** Start Data to process **
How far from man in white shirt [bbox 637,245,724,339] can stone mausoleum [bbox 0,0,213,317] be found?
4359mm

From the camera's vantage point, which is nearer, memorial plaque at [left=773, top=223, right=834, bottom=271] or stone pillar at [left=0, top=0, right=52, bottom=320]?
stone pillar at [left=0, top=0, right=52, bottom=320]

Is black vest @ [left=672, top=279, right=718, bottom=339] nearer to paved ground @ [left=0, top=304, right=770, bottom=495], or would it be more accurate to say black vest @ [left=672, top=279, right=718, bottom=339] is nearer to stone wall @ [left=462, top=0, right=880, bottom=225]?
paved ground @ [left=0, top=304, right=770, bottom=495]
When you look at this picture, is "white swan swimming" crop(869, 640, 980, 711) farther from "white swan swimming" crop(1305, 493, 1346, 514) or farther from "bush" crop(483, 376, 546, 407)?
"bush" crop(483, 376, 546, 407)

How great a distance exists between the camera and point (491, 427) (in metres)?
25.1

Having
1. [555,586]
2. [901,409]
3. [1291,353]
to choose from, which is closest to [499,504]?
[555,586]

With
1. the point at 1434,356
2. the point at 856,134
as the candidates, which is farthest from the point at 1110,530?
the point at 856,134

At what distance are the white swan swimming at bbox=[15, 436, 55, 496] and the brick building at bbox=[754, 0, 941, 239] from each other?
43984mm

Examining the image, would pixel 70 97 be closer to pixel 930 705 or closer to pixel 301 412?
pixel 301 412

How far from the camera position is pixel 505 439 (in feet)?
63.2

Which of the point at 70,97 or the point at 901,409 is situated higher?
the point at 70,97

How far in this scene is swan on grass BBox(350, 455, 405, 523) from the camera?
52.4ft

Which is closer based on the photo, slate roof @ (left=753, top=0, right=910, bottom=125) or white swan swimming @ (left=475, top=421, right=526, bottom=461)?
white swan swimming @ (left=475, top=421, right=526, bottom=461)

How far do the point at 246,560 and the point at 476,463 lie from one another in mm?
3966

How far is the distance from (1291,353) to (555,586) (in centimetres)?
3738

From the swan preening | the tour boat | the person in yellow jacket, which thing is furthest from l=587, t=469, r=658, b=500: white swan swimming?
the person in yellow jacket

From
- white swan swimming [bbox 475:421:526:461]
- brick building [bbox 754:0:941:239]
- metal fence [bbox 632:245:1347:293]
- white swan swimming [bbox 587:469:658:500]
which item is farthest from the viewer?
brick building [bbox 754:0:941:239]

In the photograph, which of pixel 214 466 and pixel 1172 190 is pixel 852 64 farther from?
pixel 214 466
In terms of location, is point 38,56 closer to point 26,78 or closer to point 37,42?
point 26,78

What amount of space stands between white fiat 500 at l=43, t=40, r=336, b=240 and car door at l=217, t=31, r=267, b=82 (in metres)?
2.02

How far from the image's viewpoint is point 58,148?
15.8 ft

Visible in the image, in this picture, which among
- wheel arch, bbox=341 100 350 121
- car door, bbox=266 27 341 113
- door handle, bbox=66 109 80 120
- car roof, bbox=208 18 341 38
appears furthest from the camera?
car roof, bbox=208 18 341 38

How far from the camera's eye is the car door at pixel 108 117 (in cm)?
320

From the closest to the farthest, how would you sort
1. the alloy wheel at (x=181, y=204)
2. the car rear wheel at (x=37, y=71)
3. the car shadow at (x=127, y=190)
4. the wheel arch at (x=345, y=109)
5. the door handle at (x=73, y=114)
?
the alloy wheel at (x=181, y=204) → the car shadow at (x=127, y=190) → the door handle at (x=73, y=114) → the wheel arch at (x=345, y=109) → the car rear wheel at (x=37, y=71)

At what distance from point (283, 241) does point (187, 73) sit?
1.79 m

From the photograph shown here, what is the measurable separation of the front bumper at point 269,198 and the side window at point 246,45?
** End Data to process **
Task instructions >>
Would you repeat word for word the material from the line containing "How far in this" through the end of the material, both ends included?

Solution below >>
How far in this scene is swan on grass BBox(350, 455, 405, 523) from the camera?
52.4ft

Which is closer based on the photo, slate roof @ (left=753, top=0, right=910, bottom=125) or white swan swimming @ (left=475, top=421, right=526, bottom=461)?
white swan swimming @ (left=475, top=421, right=526, bottom=461)

How far do the point at 246,560 and the point at 476,463 lie from one another in mm?
3966

How far is the distance from (1291,353) to (555,586) (in centimetres)?
3738

From the swan preening | the tour boat | the person in yellow jacket, which thing is furthest from l=587, t=469, r=658, b=500: white swan swimming?
the person in yellow jacket

From
- white swan swimming [bbox 475:421:526:461]
- brick building [bbox 754:0:941:239]
- metal fence [bbox 632:245:1347:293]
- white swan swimming [bbox 587:469:658:500]
which item is farthest from the viewer?
brick building [bbox 754:0:941:239]

In the photograph, which of pixel 214 466 and pixel 1172 190 is pixel 852 64 farther from?
pixel 214 466
In terms of location, is point 38,56 closer to point 26,78 or closer to point 37,42?
point 26,78

What amount of space stands between white fiat 500 at l=43, t=40, r=336, b=240 and car door at l=217, t=31, r=267, b=82 (in metres)?
2.02

How far from the image's viewpoint is point 58,148?
15.8 ft

Visible in the image, in this picture, which among
- wheel arch, bbox=341 100 350 121
- car door, bbox=266 27 341 113
- door handle, bbox=66 109 80 120
- car roof, bbox=208 18 341 38
appears furthest from the camera?
car roof, bbox=208 18 341 38

How far from the camera's eye is the car door at pixel 108 117 (in cm)?
320

From the closest to the farthest, how would you sort
1. the alloy wheel at (x=181, y=204)
2. the car rear wheel at (x=37, y=71)
3. the car shadow at (x=127, y=190)
4. the wheel arch at (x=345, y=109)
5. the door handle at (x=73, y=114)
?
the alloy wheel at (x=181, y=204) → the car shadow at (x=127, y=190) → the door handle at (x=73, y=114) → the wheel arch at (x=345, y=109) → the car rear wheel at (x=37, y=71)

At what distance from point (283, 241) does point (187, 73) sit?
1.79 m

From the photograph shown here, what is the measurable separation of the front bumper at point 269,198 and the side window at point 246,45?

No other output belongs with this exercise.